Kate Cooper, Ways to Scale, 2017

Your new work also looks at animals from the cephalopod group who can alter their genetic make-up. Where did this idea begin?

It feels like Paul B. Preciado territory, hacking your own body and how you can be between genders or move between things. I liked this as a speculative position. In the work there is a hacking element of taking models and working with them and reinserting them in my images. I don’t know what their intended use is, but it’s not what I’m working with them for. A lot of the models are purchased and then I bring them into various programmes.

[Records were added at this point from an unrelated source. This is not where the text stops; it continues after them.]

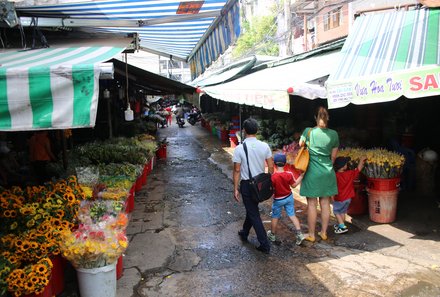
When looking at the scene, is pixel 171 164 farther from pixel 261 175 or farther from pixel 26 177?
pixel 261 175

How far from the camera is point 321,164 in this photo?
5.39 meters

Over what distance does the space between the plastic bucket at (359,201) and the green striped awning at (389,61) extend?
1780mm

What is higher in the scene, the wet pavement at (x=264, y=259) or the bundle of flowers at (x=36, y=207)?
the bundle of flowers at (x=36, y=207)

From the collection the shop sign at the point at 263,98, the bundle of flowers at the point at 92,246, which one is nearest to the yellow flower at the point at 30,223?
the bundle of flowers at the point at 92,246

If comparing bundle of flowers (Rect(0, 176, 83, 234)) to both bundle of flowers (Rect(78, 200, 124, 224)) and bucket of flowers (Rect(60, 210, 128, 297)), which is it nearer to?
bundle of flowers (Rect(78, 200, 124, 224))

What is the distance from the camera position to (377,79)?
184 inches

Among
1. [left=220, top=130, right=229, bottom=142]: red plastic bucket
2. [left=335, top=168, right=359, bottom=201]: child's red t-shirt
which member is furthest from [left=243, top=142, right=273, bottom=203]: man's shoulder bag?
[left=220, top=130, right=229, bottom=142]: red plastic bucket

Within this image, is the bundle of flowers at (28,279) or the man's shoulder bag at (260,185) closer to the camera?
the bundle of flowers at (28,279)

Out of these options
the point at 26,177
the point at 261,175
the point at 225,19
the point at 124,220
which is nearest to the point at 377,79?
the point at 261,175

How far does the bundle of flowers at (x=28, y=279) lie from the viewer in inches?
133

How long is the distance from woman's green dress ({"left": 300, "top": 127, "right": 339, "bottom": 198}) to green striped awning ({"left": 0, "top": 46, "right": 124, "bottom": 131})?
3485 mm

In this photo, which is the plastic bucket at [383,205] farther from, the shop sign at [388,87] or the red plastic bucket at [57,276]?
the red plastic bucket at [57,276]

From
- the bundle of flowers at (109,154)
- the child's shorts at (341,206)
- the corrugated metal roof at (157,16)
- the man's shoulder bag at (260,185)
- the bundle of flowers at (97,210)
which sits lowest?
the child's shorts at (341,206)

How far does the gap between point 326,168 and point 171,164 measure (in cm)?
771
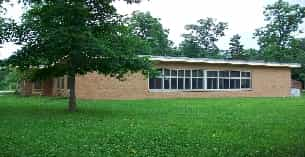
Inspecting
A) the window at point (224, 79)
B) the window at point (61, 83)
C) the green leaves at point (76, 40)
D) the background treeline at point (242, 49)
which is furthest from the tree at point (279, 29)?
the green leaves at point (76, 40)

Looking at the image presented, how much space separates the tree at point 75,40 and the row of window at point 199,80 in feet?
52.3

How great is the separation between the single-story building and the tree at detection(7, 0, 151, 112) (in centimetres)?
1281

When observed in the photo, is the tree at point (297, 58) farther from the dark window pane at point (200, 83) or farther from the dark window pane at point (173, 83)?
the dark window pane at point (173, 83)

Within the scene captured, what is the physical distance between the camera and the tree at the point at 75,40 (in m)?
17.6

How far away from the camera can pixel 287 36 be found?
2564 inches

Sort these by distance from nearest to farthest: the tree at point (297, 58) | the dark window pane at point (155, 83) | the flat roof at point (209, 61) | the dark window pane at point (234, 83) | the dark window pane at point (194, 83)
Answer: the flat roof at point (209, 61)
the dark window pane at point (155, 83)
the dark window pane at point (194, 83)
the dark window pane at point (234, 83)
the tree at point (297, 58)

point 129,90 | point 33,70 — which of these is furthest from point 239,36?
point 33,70

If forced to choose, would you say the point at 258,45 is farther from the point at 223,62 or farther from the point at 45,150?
the point at 45,150

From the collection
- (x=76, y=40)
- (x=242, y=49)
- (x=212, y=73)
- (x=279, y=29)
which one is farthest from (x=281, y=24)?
(x=76, y=40)

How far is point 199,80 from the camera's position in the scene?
3900 centimetres

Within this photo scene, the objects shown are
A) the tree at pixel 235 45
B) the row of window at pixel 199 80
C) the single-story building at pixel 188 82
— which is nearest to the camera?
the single-story building at pixel 188 82

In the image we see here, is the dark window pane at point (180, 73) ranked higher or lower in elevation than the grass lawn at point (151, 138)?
higher

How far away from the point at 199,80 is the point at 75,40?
74.1 feet

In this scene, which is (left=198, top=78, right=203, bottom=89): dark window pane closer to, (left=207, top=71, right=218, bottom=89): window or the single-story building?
the single-story building
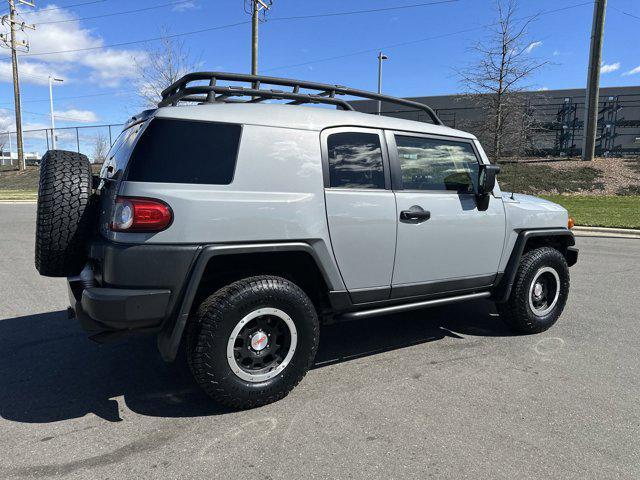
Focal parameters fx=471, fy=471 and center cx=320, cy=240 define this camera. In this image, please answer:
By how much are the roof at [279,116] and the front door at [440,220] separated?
0.64ft

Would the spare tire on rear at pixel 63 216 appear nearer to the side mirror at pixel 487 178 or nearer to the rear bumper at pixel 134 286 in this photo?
the rear bumper at pixel 134 286

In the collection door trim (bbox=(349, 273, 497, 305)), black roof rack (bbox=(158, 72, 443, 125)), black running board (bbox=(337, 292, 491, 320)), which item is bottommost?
black running board (bbox=(337, 292, 491, 320))

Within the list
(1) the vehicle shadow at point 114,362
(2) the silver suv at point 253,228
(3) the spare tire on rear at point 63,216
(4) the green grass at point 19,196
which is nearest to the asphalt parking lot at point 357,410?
(1) the vehicle shadow at point 114,362

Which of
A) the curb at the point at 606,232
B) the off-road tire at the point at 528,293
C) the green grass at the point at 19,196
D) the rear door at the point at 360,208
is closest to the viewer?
the rear door at the point at 360,208

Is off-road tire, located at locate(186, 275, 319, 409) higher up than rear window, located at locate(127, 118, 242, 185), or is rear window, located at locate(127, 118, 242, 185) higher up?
rear window, located at locate(127, 118, 242, 185)

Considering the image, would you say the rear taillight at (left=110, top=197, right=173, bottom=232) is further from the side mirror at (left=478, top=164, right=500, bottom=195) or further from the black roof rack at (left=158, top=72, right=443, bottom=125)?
the side mirror at (left=478, top=164, right=500, bottom=195)

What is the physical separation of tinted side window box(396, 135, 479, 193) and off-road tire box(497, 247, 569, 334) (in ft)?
3.23

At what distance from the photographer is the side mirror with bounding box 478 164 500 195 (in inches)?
155

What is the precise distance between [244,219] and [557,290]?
134 inches

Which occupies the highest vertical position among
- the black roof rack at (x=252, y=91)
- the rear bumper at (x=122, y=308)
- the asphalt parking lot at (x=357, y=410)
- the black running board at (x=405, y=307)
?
the black roof rack at (x=252, y=91)

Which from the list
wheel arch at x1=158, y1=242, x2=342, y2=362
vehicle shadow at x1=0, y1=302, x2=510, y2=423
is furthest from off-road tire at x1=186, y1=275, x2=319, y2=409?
vehicle shadow at x1=0, y1=302, x2=510, y2=423

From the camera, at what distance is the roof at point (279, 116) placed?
2.94m

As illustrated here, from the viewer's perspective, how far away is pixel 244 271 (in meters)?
3.16

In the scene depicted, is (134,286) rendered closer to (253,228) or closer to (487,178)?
(253,228)
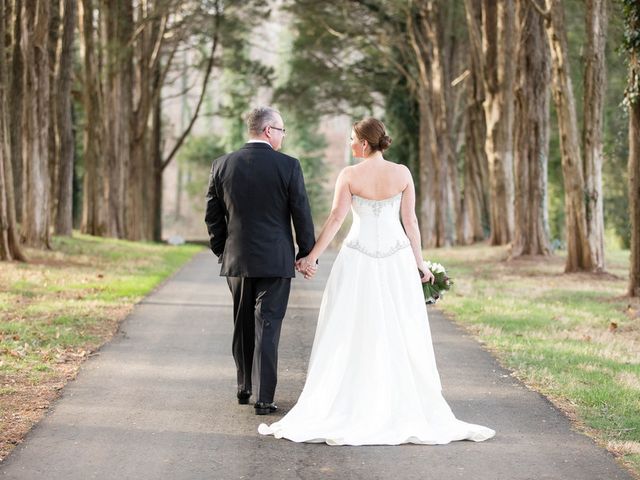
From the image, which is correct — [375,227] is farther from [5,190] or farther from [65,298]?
[5,190]

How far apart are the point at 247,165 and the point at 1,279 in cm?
1009

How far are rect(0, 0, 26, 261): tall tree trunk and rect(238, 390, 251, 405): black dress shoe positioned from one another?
1227 centimetres

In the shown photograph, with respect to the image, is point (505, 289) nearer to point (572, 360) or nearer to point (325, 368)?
point (572, 360)

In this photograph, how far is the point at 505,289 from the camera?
59.7 feet

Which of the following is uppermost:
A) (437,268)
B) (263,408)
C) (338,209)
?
(338,209)

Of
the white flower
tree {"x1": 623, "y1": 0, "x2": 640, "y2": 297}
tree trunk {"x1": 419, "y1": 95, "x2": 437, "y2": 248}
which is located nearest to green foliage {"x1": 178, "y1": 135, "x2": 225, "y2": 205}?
tree trunk {"x1": 419, "y1": 95, "x2": 437, "y2": 248}

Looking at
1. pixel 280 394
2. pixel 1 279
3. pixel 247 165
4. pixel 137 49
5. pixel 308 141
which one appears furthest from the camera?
pixel 308 141

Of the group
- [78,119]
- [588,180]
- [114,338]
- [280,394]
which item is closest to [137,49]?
[78,119]

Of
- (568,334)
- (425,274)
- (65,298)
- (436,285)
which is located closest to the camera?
(425,274)

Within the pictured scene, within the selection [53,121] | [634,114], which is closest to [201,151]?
[53,121]

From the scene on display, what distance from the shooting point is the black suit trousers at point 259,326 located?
7.56m

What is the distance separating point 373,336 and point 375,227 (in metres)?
→ 0.79

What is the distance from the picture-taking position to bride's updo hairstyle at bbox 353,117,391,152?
7465 millimetres

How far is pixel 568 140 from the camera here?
1958cm
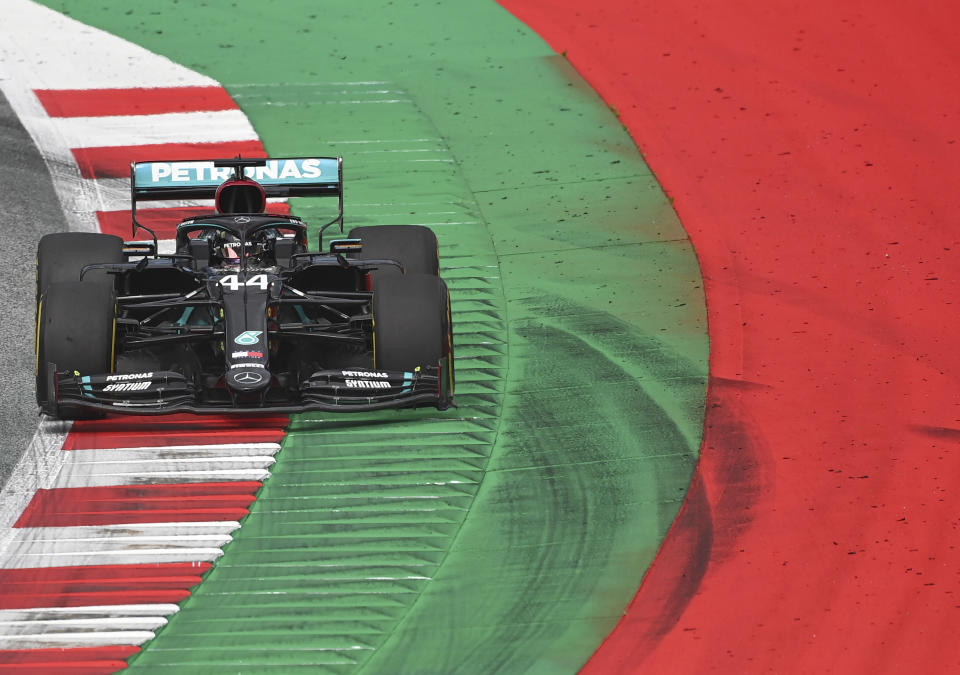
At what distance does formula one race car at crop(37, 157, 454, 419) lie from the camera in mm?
12727

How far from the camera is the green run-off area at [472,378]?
11570 mm

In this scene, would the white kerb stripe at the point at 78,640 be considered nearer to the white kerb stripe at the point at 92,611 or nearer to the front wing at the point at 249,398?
the white kerb stripe at the point at 92,611

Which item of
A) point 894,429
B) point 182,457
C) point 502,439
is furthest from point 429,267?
point 894,429

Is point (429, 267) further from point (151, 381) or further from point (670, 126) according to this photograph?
point (670, 126)

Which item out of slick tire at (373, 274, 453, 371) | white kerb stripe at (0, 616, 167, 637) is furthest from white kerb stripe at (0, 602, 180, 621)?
slick tire at (373, 274, 453, 371)

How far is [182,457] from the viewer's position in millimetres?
13289

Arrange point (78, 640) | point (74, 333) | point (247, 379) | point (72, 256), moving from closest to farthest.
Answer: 1. point (78, 640)
2. point (247, 379)
3. point (74, 333)
4. point (72, 256)

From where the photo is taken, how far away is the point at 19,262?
53.2 feet

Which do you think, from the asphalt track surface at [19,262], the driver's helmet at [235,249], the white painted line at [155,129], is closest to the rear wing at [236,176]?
the driver's helmet at [235,249]

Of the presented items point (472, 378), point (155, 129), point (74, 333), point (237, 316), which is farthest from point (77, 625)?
point (155, 129)

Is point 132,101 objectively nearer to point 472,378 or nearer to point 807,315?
point 472,378

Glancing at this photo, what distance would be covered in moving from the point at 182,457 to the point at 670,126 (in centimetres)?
786

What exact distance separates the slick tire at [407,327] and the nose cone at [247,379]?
873 mm

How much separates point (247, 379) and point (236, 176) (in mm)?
2740
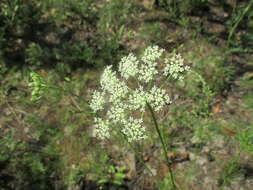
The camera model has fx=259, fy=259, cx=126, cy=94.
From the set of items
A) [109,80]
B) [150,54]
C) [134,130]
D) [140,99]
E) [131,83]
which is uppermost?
[131,83]

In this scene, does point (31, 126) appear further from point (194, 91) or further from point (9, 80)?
point (194, 91)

Can you tell me a bit about your use of space? Your figures are often isolated, from other figures but also from any sense of a solid world around them. The physical space that the pieces are shown in also often plays into the works.

There’s a very physical, sculptural element to the work. I don’t tend to make films with the intention of them being shown on their own but within this environment. I think a lot about how stuff is presented and institutional modes of display. Some of my early experiences of going to the Tate in Liverpool were combined with going to the designer concept stores in Liverpool. Those two things are synonymous with each other. Working on the scale of advertising is also important to how the work is presented, with these female representations who are larger than life.